▸ **WHAT TO PRODUCE**
Take the entries that follow and return exactly the lines from the one holding "Rosacea Diet: A" through the one holding "Free fire es malo :¬| - meme", both included. Nothing else is needed.

▸ **DATA EXTRACTS**
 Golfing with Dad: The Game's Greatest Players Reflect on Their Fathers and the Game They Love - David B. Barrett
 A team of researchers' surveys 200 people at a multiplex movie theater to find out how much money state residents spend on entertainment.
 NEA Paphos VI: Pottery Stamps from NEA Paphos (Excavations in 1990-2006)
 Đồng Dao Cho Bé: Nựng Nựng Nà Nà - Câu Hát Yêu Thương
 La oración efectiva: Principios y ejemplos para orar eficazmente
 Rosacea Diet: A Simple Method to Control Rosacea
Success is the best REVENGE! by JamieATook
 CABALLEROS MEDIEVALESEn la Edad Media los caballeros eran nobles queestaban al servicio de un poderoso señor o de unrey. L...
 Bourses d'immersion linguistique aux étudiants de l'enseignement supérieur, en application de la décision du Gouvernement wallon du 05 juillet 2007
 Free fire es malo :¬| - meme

--

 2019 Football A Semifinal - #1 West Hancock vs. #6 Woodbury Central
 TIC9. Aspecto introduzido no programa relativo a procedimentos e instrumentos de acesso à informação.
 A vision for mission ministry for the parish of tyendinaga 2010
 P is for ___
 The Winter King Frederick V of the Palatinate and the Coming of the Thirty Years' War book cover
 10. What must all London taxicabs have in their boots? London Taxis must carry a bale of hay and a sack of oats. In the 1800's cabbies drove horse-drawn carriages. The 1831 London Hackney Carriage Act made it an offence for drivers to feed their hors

▸ **EXERCISE ANSWER**
 Rosacea Diet: A Simple Method to Control Rosacea
Success is the best REVENGE! by JamieATook
 CABALLEROS MEDIEVALESEn la Edad Media los caballeros eran nobles queestaban al servicio de un poderoso señor o de unrey. L...
 Bourses d'immersion linguistique aux étudiants de l'enseignement supérieur, en application de la décision du Gouvernement wallon du 05 juillet 2007
 Free fire es malo :¬| - meme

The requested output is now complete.